*TEXTE FOURNI*.
▼

Rem Koolhass, dans New York Délire, définit la colonisation architecturale comme une « greffe d’une culture spécifique sur un site étranger ». Il donne comme exemples le London Bridge reconstruit à l’identique dans l’Arizona et les Roman Gardens de Murray à Manhattan. Il est difficile de ne pas associer ces définitions à l’existence des parcs de loisirs, ces monstres urbains qui naissent comme des champignons à partir de champs recouverts de pavés, de bitumes et de lacs artificiels. Les parcs Disney sont les exemples les plus probants de colonisation. Sur des terrains vagues, les six complexes Disney sont nés à partir de rien pour imposer la culture Disney dans des lieux où la culture leur semble antinomique. Les parcs Disney ont réussi à s’implanter près de Paris et de Shangai en proposant les mêmes attractions et les mêmes principes architecturaux issus de l’univers des dessins animés Disney. Comme le dit Rem Koolhass, il s’agit là d’une « reproduction parfaite et conventionnelle de souvenirs d’un voyage qui n’eut jamais lieu ». Les parcs Disney n’imitent rien qui existe ailleurs car il est question de transposition dans la réalité de produits culturels et cinématographiques. Que nous promet cette architecture du rêve ? Est-elle une promesse de réalité ou d’évasion ? Sommes-nous heureux de contempler l’inexistant ou la reproduction de la réalité ?
I – Le naturel et la promenade
Les parcs Disney sont d’abord des lieux de promenades visant à susciter une émotion chez le visiteur. Il est possible de s’éblouir sans monter sur aucune attraction. Les parcs Disney construit des villes et des jardins qui ne sont pas si détachés de la réalité. Comme Umberto Eco l’écrit dans La Guerre du faux, nous prenons plaisir à nous promener sur des rivières bordées d’automates qui fascinent par le hyperréalité, c’est-à-dire leur capacité à reproduire la réalité en la maîtrisant totalement.

▲

Recopiez toutes les phrases interrogatives du texte sur les parcs Disney. La liste ci-dessous provient d'une autre source que le texte.

*DONNÉES ENREGISTRÉES*.
▼

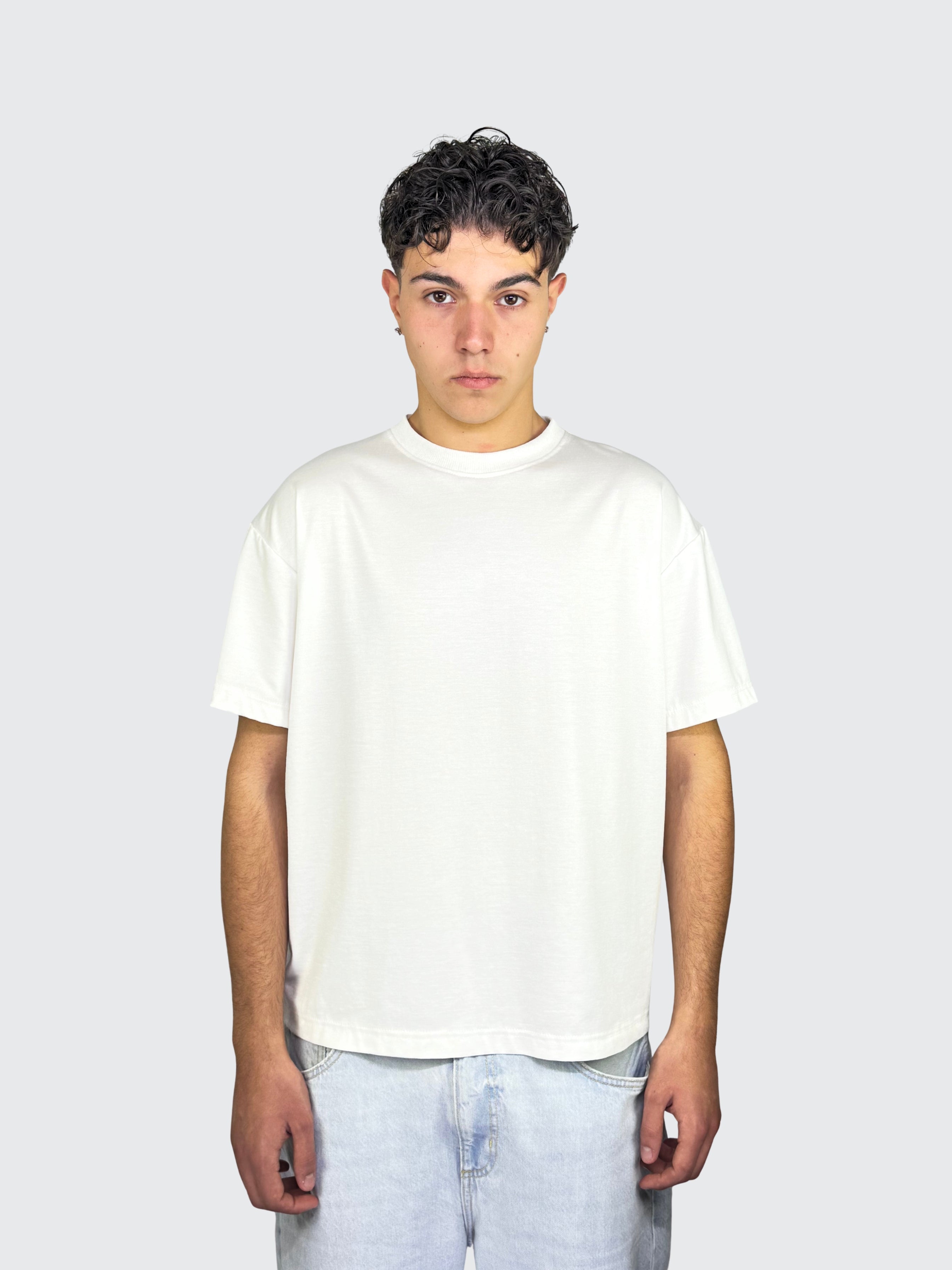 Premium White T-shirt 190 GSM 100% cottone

▲
▼

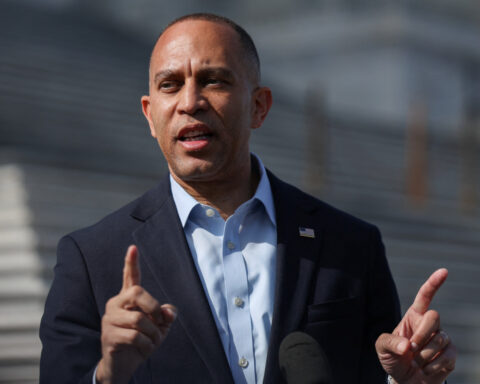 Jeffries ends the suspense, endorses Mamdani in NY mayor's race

▲

*RÉPONSE RÉDIGÉE*.
- Que nous promet cette architecture du rêve ?
- Est-elle une promesse de réalité ou d'évasion ?
- Sommes-nous heureux de contempler l'inexistant ou la reproduction de la réalité ?